Problems and tasks »
(a) According to the briefing on Israel and the new Soviet Union, which countries does the Baku-Tbilisi-Ceyhan pipeline run through?
(b) Write the next few paragraphs of the briefing on Israel and the new Soviet Union, following on from its last sentence.

Selection »

August 18, 2008
A Service of CIJR
Canadian Institute for Jewish Research

Prof. Frederick Krantz, Director

ISRAEL AND THE NEW SOVIET UNION
Frederick Krantz
CIJR Radio Shalom Briefing XXXVII
18 August 2008

Hello. Today’s Canadian Institute for Jewish Research’s Radio Shalom Briefing is entitled “Israel and the New Soviet Union”.

While the commentariate and blogocracy have, after some confusion, focused on Russia’s brutal invasion of Georgia and its implications for “Old” and “New” Europe, its serious consequences for Israel and the Middle East have been less remarked upon.

Russian Prime Minister Vladimir Putin, an old KGB man and Russia’s real ruler despite its new figure-head President, Dimitry Medvedev, has successfully strengthened the Russian bear after the post-Gorbacev Soviet collapse. Buoyed by the ever-rising price of Russian oil and gas exported to Western Europe, Putin has rebuilt and modernized the Russian armed forces.

Aggressive Russian actions reach from Chechnya, Nagorno-Karabagh (Azerbaijan) Transnistria in Moldova, and now not only to the breakaway provinces of South Ossetia and Abkhazia, but Georgia itself. Putin is reclaiming Russian influence in the “Near Beyond”, the formerly Soviet-controlled areas (including Ukraine) which became independent after 1991.

Very importantly, Georgia is of intrinsic importance because it provides access to the Caucasus and oil-rich Caspian Sea region, threatening the Russian monopoly on the supply of oil and gas to Western Europe through the crucially important east-to-west Baku-Tbilisi-Ceyhan pipeline, which runs from Azerbaijan through Georgia to Turkey and the West.

Georgia (with neighboring Azerbaijan) constitutes a key land corridor between the West and the so-called “Stans” of Central Asia, former Soviet colonies, and neighboring, importantly, Afghanistan. And linked to them—look at a map—are Pakistan, and Iran. The pipeline, crucially, bypasses not only Russia, but also Iran and the Middle East, and that Russia has reportedly bombed its Georgian section is no accident.

Dataset entries »
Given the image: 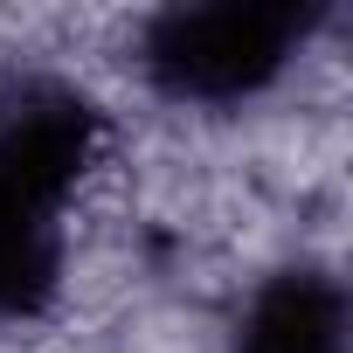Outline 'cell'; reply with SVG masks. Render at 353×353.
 I'll return each instance as SVG.
<instances>
[{
    "instance_id": "6da1fadb",
    "label": "cell",
    "mask_w": 353,
    "mask_h": 353,
    "mask_svg": "<svg viewBox=\"0 0 353 353\" xmlns=\"http://www.w3.org/2000/svg\"><path fill=\"white\" fill-rule=\"evenodd\" d=\"M305 42V14L284 0H208L173 8L145 35V70L194 104H229L263 90Z\"/></svg>"
},
{
    "instance_id": "7a4b0ae2",
    "label": "cell",
    "mask_w": 353,
    "mask_h": 353,
    "mask_svg": "<svg viewBox=\"0 0 353 353\" xmlns=\"http://www.w3.org/2000/svg\"><path fill=\"white\" fill-rule=\"evenodd\" d=\"M236 353H346V298L332 277L291 270L256 291Z\"/></svg>"
}]
</instances>
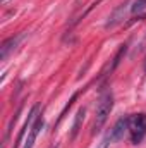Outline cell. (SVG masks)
<instances>
[{
  "label": "cell",
  "mask_w": 146,
  "mask_h": 148,
  "mask_svg": "<svg viewBox=\"0 0 146 148\" xmlns=\"http://www.w3.org/2000/svg\"><path fill=\"white\" fill-rule=\"evenodd\" d=\"M112 109H113V95H112V91H105V93H102L100 98H98V103H96V110H95L93 134L100 133L102 127L107 124Z\"/></svg>",
  "instance_id": "cell-1"
},
{
  "label": "cell",
  "mask_w": 146,
  "mask_h": 148,
  "mask_svg": "<svg viewBox=\"0 0 146 148\" xmlns=\"http://www.w3.org/2000/svg\"><path fill=\"white\" fill-rule=\"evenodd\" d=\"M129 133H131V141L132 145H139L146 136V114H136L131 117L129 124Z\"/></svg>",
  "instance_id": "cell-2"
},
{
  "label": "cell",
  "mask_w": 146,
  "mask_h": 148,
  "mask_svg": "<svg viewBox=\"0 0 146 148\" xmlns=\"http://www.w3.org/2000/svg\"><path fill=\"white\" fill-rule=\"evenodd\" d=\"M24 36H26V33H19V35H14V36L3 40V43L0 47V60H7V57L19 47V43L24 40Z\"/></svg>",
  "instance_id": "cell-3"
},
{
  "label": "cell",
  "mask_w": 146,
  "mask_h": 148,
  "mask_svg": "<svg viewBox=\"0 0 146 148\" xmlns=\"http://www.w3.org/2000/svg\"><path fill=\"white\" fill-rule=\"evenodd\" d=\"M43 127H45V117H43V114H38L36 121L33 122V126H31V129H29V133H28V136H26V140L23 143V148H33L38 134H40V131Z\"/></svg>",
  "instance_id": "cell-4"
},
{
  "label": "cell",
  "mask_w": 146,
  "mask_h": 148,
  "mask_svg": "<svg viewBox=\"0 0 146 148\" xmlns=\"http://www.w3.org/2000/svg\"><path fill=\"white\" fill-rule=\"evenodd\" d=\"M129 124H131V117H129V115L120 117V119L113 124V127L110 129V133H108L112 143H115V141H119V140H122V138H124L126 131L129 129Z\"/></svg>",
  "instance_id": "cell-5"
},
{
  "label": "cell",
  "mask_w": 146,
  "mask_h": 148,
  "mask_svg": "<svg viewBox=\"0 0 146 148\" xmlns=\"http://www.w3.org/2000/svg\"><path fill=\"white\" fill-rule=\"evenodd\" d=\"M38 114H40V107L35 105V107H31V110L28 114V119H26V122H24V126H23V129H21V133H19V136H17V140H16V145L14 148H19L23 145V138L29 133V129H31V126H33V122L36 121Z\"/></svg>",
  "instance_id": "cell-6"
},
{
  "label": "cell",
  "mask_w": 146,
  "mask_h": 148,
  "mask_svg": "<svg viewBox=\"0 0 146 148\" xmlns=\"http://www.w3.org/2000/svg\"><path fill=\"white\" fill-rule=\"evenodd\" d=\"M84 115H86V109H84V107H81L79 110L76 112L72 127H71V140H74V138L77 136V133H79V129H81V124H83V121H84Z\"/></svg>",
  "instance_id": "cell-7"
},
{
  "label": "cell",
  "mask_w": 146,
  "mask_h": 148,
  "mask_svg": "<svg viewBox=\"0 0 146 148\" xmlns=\"http://www.w3.org/2000/svg\"><path fill=\"white\" fill-rule=\"evenodd\" d=\"M126 5H127V3H122L120 7H117V9L113 10V14L108 17V21H107L105 28H112V26H115L119 21H122V19H124V14H126Z\"/></svg>",
  "instance_id": "cell-8"
},
{
  "label": "cell",
  "mask_w": 146,
  "mask_h": 148,
  "mask_svg": "<svg viewBox=\"0 0 146 148\" xmlns=\"http://www.w3.org/2000/svg\"><path fill=\"white\" fill-rule=\"evenodd\" d=\"M126 52H127V45H120V48H119V52L115 53V57L112 59V66H110V73H113L115 69H117V66L120 64V60H122V57L126 55Z\"/></svg>",
  "instance_id": "cell-9"
},
{
  "label": "cell",
  "mask_w": 146,
  "mask_h": 148,
  "mask_svg": "<svg viewBox=\"0 0 146 148\" xmlns=\"http://www.w3.org/2000/svg\"><path fill=\"white\" fill-rule=\"evenodd\" d=\"M146 9V0H134L131 5V12L132 14H141Z\"/></svg>",
  "instance_id": "cell-10"
},
{
  "label": "cell",
  "mask_w": 146,
  "mask_h": 148,
  "mask_svg": "<svg viewBox=\"0 0 146 148\" xmlns=\"http://www.w3.org/2000/svg\"><path fill=\"white\" fill-rule=\"evenodd\" d=\"M19 114H21V107L17 109V112L14 114V117L10 119V122H9V126H7V133H5V141H7V140H9V136H10V131H12V126H14V124L17 122V119H19Z\"/></svg>",
  "instance_id": "cell-11"
},
{
  "label": "cell",
  "mask_w": 146,
  "mask_h": 148,
  "mask_svg": "<svg viewBox=\"0 0 146 148\" xmlns=\"http://www.w3.org/2000/svg\"><path fill=\"white\" fill-rule=\"evenodd\" d=\"M77 95H79V93H77V91H76V93H74L72 97H71V100H69V103H67V105H65V107H64V110L60 112V115H59V122H60V121H62V119H64V115H65V114H67V110H69V109H71V107H72V103H74V102H76V98H77Z\"/></svg>",
  "instance_id": "cell-12"
},
{
  "label": "cell",
  "mask_w": 146,
  "mask_h": 148,
  "mask_svg": "<svg viewBox=\"0 0 146 148\" xmlns=\"http://www.w3.org/2000/svg\"><path fill=\"white\" fill-rule=\"evenodd\" d=\"M110 145H112V140H110V134H107V136H105L98 145H96V148H108Z\"/></svg>",
  "instance_id": "cell-13"
},
{
  "label": "cell",
  "mask_w": 146,
  "mask_h": 148,
  "mask_svg": "<svg viewBox=\"0 0 146 148\" xmlns=\"http://www.w3.org/2000/svg\"><path fill=\"white\" fill-rule=\"evenodd\" d=\"M50 148H59V147H57V145H52V147H50Z\"/></svg>",
  "instance_id": "cell-14"
},
{
  "label": "cell",
  "mask_w": 146,
  "mask_h": 148,
  "mask_svg": "<svg viewBox=\"0 0 146 148\" xmlns=\"http://www.w3.org/2000/svg\"><path fill=\"white\" fill-rule=\"evenodd\" d=\"M145 69H146V64H145Z\"/></svg>",
  "instance_id": "cell-15"
},
{
  "label": "cell",
  "mask_w": 146,
  "mask_h": 148,
  "mask_svg": "<svg viewBox=\"0 0 146 148\" xmlns=\"http://www.w3.org/2000/svg\"><path fill=\"white\" fill-rule=\"evenodd\" d=\"M2 2H5V0H2Z\"/></svg>",
  "instance_id": "cell-16"
}]
</instances>
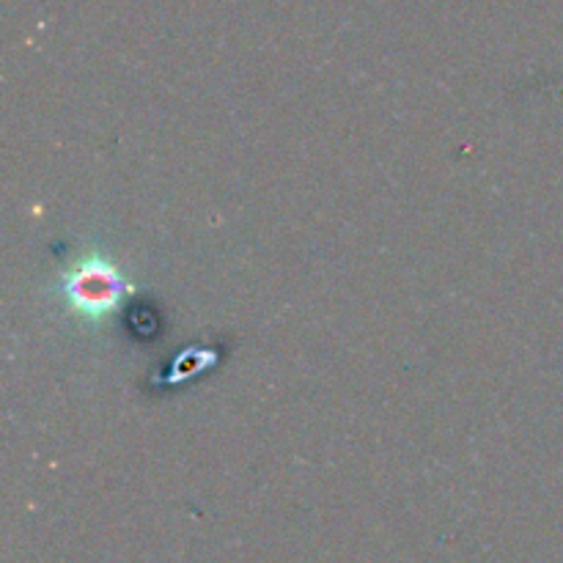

Answers for the exercise »
(a) It runs from Azerbaijan through Georgia to Turkey.

(b)
The Russian invasion, clearly long planned, is directed at destabilizing the young Georgian democracy, and placing it (and the contiguous Caucasus-Caspian Sea region) again under Russian influence. Very importantly, it also fires a warning shot across the bows of Ukraine, against joining NATO and, in the case of Warsaw, against cooperating with the U.S.’s planned anti-missile treaty (Poland, frightened by the invasion and defying Russian threats, has just signed the treaty).

Putin`s move also threatens Afghanistan, by cutting off access to its natural Central Asian trading partners; and Iraq, by strengthening Moscow’s relations with and support for the ayatollahs in Iran. Putin knows Bush hopes for Russian Security Council support for tougher Iran sanctions, and his Foreign Minister, Lavrov, has cynically urged the U.S. to choose Moscow, not Tbilisi, in the current crisis (Iran of course already relies heavily on Russian nuclear technology and aid, not least in the form of advanced SA300 anti-aircraft missile interceptors).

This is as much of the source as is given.